I went to his side; he didn’t look at me. “Andy, we were strangers. Until I got to know you, could you really expect me to get pregnant? If I did, well . . .” I searched for the words. “I wouldn’t be anything more than an incubator for your issue.”
“Yet you signed an agreement with this stranger to do just that.”
“I did. But even you said I was pretty desperate at the time.”
“Which is why I spelled everything out,” he said, finally looking at me. “Tossing in every protection so you wouldn’t be taken advantage of by me or anyone else. You’re forgetting you were as much a stranger to me as I was to you, but I still gave you every advantage. The risk was all mine.”
“I’m no threat to you,” I said, affronted.
“Except to make me look like a fool. Didn’t I start out as one of your silly little stories for TV? Aren’t I and our contract still the topic of your book?”
“But I already told you—the book’s mainly about me.”
“Especially now with those pills guaranteeing you a $50,000 exit.”
“I never intended to take a nickel of your money.” God, this hurt. “Or to fall in love with you.”
He looked away. “That’s your misfortune.”
“You bastard,” I cried, pushing at him.
He caught my wrists, pressing me back against the wall. “You’re
right, maybe the biggest bastard there is. I tried to warn you, but you still have no idea what I’m capable of. Julie . . .” His eyes softened. “It’s not the pills. Trust me, it’s a minor infraction. And that’s why loving me is a misfortune. Once you learn how much of a bastard I really am, I doubt you’ll want me.”
I blinked, fighting tears; who was the fool now? I struggled against his hold, wanting to touch him so badly it ached. “You’re wrong, I’ll always want you. It doesn’t even matter what you did, as long as you keep on wanting me.”
He leaned in so close I could feel his breathing. “So you do love me after all?”
Love? I was out of my mind with loving him. “Please forgive me for lying to you. Whatever I was thinking at first, I don’t feel that way now. I just want to be with you.”

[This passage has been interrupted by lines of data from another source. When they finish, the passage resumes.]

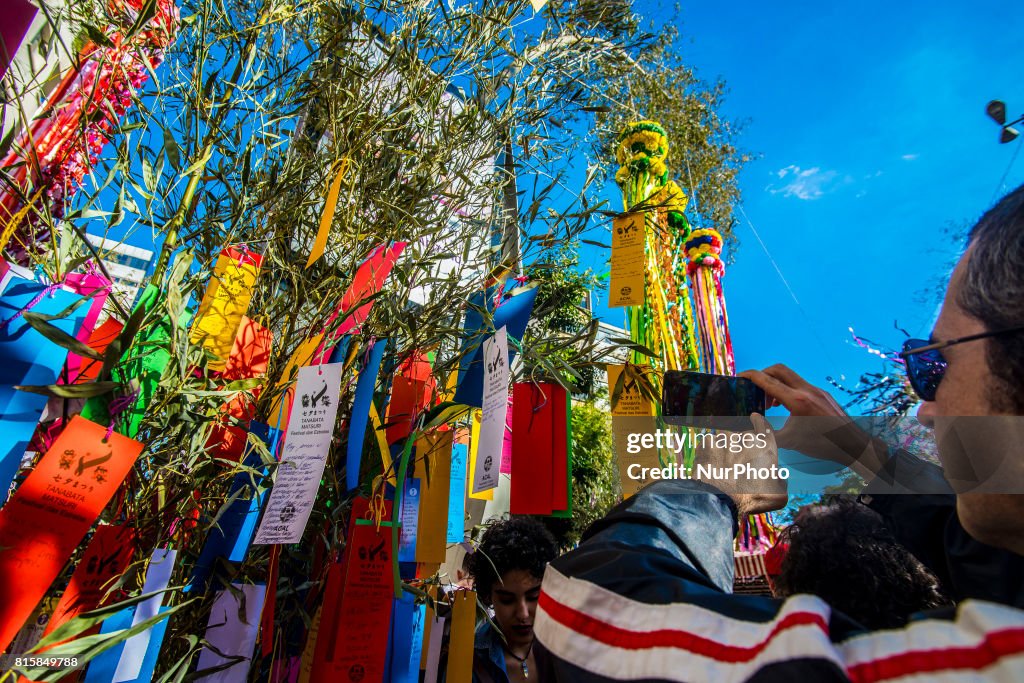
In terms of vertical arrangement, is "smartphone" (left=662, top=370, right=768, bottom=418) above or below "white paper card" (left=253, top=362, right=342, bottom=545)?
above

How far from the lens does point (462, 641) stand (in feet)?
3.70

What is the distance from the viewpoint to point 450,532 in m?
1.20

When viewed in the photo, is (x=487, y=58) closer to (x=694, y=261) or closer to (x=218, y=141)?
(x=218, y=141)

He growled something decidedly feral and pulled me to him, crushing his lips to mine, and for the first time since this horrible conversation began my Andy returned to me, the Andy I knew, the Andy I loved. He let go, hanging onto my hand like a lifeline.
“Julie,” he said, very quietly, “I have to tell you something.”
“Okay. I placed my palm on his cheek.
He turned into it, his eyes closing as he kissed it slowly, almost reluctantly, returning it to his grasp. “I’m not who you think I am.”
“I don’t care,” I said, meaning it. “I know who you are now.”
“No. You have no idea.” He opened his eyes. “For one thing, I was sick when I was a young man. They told me then it would be difficult, if not impossible, to father a child. The proof being, well . . .” He looked to me, a bit of the rake in his eyes. “I haven’t exactly lived the life of a monk. And after twenty-five rather vigorous years, there should’ve been at least one or two . . . accidents.”